-- start of DOCUMENT SECTION --

W3C home > Mailing lists > Public > ietf-http-wg@w3.org > July to September 2013

Re: PRISM and HTTP/2.0

From: Mike Belshe <mike@belshe.com>
Date: Sat, 13 Jul 2013 11:43:26 -0700
Message-ID: <CABaLYCtKGa8yyYLpun=LGaxjFoWvFYdK_TMqfAE-5Yw+ch7nAg@mail.gmail.com>
To: Stephen Farrell <stephen.farrell@cs.tcd.ie>
Cc: Poul-Henning Kamp <phk@phk.freebsd.dk>, HTTP Working Group <ietf-http-wg@w3.org>
Or we can put up an anonymous auction to all governments, and let the
highest bidder win the keys to HTTP/2.0.

Mike



On Sat, Jul 13, 2013 at 3:47 AM, Stephen Farrell
<stephen.farrell@cs.tcd.ie>wrote:

>
>
> On 13 Jul 2013, at 11:08, Poul-Henning Kamp <phk@phk.freebsd.dk> wrote:
>
> >
> > I would like to advocate that everybody spends a little bit of time
> > reconsidering how we design protocols after the PRISM disclosures.
> >
> > We don't need to have a long discussion about the actual legality
> > of the US spy operation, the sheer scale and the kind of efforts
> > that went in to it is the relevant message to us.
> >
> > The take-home message is that encryption will be broken, disabled,
> > circumvented og watered down, if it gets in the way of political
> > objectives.
> >
> > We can do three things in light of this:
> >
> > 1) We can try to add more encryption to fight back.

-- end of DOCUMENT SECTION --

* **EXERCISE**
Reproduce the mailing-list message about PRISM and HTTP/2.0 above word for word, from its first line to its last.

-- start of DATA SUPPLIED --

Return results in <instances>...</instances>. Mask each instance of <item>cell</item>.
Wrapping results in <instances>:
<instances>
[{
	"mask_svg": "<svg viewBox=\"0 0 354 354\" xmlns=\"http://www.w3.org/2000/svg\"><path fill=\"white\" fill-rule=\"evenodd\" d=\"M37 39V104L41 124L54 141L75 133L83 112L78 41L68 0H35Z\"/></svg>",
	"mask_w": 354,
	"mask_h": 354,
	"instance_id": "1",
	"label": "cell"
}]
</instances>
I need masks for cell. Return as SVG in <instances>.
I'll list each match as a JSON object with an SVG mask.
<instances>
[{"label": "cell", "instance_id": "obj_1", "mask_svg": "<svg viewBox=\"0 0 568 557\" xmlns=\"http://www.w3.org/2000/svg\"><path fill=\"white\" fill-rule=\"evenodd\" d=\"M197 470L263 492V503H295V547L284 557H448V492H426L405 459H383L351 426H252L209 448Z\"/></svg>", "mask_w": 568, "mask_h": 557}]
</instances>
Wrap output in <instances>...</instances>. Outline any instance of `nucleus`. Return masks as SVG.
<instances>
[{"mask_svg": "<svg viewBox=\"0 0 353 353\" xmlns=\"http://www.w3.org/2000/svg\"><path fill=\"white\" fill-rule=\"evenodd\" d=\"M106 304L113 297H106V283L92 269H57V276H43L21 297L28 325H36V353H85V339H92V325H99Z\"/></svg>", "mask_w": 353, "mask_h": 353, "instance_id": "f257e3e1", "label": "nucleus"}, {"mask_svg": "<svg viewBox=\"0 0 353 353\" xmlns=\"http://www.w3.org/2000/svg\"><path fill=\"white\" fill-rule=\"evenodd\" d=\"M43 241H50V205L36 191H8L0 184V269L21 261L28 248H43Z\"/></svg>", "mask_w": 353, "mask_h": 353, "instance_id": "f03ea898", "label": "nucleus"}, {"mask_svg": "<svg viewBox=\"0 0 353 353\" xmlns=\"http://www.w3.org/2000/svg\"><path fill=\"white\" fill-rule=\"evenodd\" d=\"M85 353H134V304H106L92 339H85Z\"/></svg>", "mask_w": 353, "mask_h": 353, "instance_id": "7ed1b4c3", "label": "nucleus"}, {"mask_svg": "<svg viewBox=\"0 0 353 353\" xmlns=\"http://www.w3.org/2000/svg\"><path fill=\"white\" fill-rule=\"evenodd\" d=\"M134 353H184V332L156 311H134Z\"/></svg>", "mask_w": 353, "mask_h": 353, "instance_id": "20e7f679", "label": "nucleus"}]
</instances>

-- end of DATA SUPPLIED --

* **CORRECT RESULT**
W3C home > Mailing lists > Public > ietf-http-wg@w3.org > July to September 2013

Re: PRISM and HTTP/2.0

From: Mike Belshe <mike@belshe.com>
Date: Sat, 13 Jul 2013 11:43:26 -0700
Message-ID: <CABaLYCtKGa8yyYLpun=LGaxjFoWvFYdK_TMqfAE-5Yw+ch7nAg@mail.gmail.com>
To: Stephen Farrell <stephen.farrell@cs.tcd.ie>
Cc: Poul-Henning Kamp <phk@phk.freebsd.dk>, HTTP Working Group <ietf-http-wg@w3.org>
Or we can put up an anonymous auction to all governments, and let the
highest bidder win the keys to HTTP/2.0.

Mike



On Sat, Jul 13, 2013 at 3:47 AM, Stephen Farrell
<stephen.farrell@cs.tcd.ie>wrote:

>
>
> On 13 Jul 2013, at 11:08, Poul-Henning Kamp <phk@phk.freebsd.dk> wrote:
>
> >
> > I would like to advocate that everybody spends a little bit of time
> > reconsidering how we design protocols after the PRISM disclosures.
> >
> > We don't need to have a long discussion about the actual legality
> > of the US spy operation, the sheer scale and the kind of efforts
> > that went in to it is the relevant message to us.
> >
> > The take-home message is that encryption will be broken, disabled,
> > circumvented og watered down, if it gets in the way of political
> > objectives.
> >
> > We can do three things in light of this:
> >
> > 1) We can try to add more encryption to fight back.